2.4. Vizi motivazionali con riferimento al soggetto passivo del delitto di concussione, riguardo alla mancata richiesta di pagamento delle consumazioni da parte del personale ed alla successiva richiesta di saldo da parte del titolare, tenuto conto del fatto che dalle risultanze dibattimentali è emerso che gli unici comportamenti ascrivibili all'imputato sarebbero stati posti in essere, semmai, nei confronti del personale del locale, non del titolare, e che fu proprio quest'ultimo, edotto della situazione, a richiedere all' A. il pagamento di quanto dovuto per le sue consumazioni.


3. Con motivo aggiunto depositato in Cancelleria in data 11 febbraio 2014 la difesa ha chiesto, in subordine rispetto ai motivi dedotti nell'atto principale, l'annullamento della sentenza in relazione al capo sub A), potendo la relativa condotta essere eventualmente sussunta nella diversa, e più favorevole, fattispecie incriminatrice di cui all'art. 319 quater c.p., con conseguente rinvio al Giudice di merito al fine di rideterminare il relativo trattamento sanzionatorio.


CONSIDERATO IN DIRITTO

4. Il ricorso è parzialmente fondato con riferimento al motivo aggiunto in narrativa indicato nel paragrafo sub 3. e va, pertanto, accolto entro i limiti e per gli effetti di seguito esposti e precisati, dovendosi, di contro, rigettare per quel che attiene alle ulteriori censure ivi formulate.
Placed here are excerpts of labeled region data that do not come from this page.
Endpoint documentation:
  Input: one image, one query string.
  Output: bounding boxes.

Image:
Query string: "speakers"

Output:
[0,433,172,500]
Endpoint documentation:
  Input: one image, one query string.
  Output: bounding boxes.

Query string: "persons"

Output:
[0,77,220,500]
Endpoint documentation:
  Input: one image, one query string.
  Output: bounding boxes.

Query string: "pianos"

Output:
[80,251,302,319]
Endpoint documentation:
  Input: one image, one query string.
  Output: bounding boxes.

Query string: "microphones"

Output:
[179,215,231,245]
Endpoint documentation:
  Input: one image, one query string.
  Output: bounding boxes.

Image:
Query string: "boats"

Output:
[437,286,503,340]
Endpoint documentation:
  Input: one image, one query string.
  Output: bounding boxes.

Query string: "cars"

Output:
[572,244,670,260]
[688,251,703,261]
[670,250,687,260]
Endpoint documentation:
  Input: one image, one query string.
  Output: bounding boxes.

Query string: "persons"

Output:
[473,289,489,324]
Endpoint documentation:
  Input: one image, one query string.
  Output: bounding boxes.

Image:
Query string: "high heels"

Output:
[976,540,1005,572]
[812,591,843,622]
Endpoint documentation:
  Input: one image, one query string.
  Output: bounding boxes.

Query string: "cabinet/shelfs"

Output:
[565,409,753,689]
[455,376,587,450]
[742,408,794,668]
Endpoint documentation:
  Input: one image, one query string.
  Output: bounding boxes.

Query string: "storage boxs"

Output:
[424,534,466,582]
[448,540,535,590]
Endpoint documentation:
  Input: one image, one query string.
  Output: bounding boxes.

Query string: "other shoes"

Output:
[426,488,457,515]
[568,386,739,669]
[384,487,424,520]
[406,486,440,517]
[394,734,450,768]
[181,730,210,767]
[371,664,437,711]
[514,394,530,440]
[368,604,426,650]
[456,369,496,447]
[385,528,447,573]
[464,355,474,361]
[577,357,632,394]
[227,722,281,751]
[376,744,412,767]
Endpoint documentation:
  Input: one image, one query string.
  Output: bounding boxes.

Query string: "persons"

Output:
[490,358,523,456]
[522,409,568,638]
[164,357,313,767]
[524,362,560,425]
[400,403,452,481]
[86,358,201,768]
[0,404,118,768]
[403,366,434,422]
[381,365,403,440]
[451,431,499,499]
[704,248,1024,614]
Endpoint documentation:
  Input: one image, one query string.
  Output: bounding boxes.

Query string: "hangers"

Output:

5. Non meritevoli di accoglimento devono ritenersi le prime quattro doglianze dalla difesa prospettate nel ricorso, in quanto sostanzialmente orientate a riprodurre un quadro di argomentazioni già esposte nel giudizio d'appello, ed ivi ampiamente vagliate e correttamente disattese dalla Corte distrettuale, ovvero a sollecitare una rivisitazione meramente fattuale delle risultanze processuali, poichè imperniata sul presupposto di una valutazione alternativa delle fonti di prova, in tal guisa richiedendo l'esercizio di uno scrutinio improponibile in questa Sede, a fronte della linearità e della logica conseguenzialità che caratterizzano la scansione delle sequenze motivazionali dell'impugnata decisione.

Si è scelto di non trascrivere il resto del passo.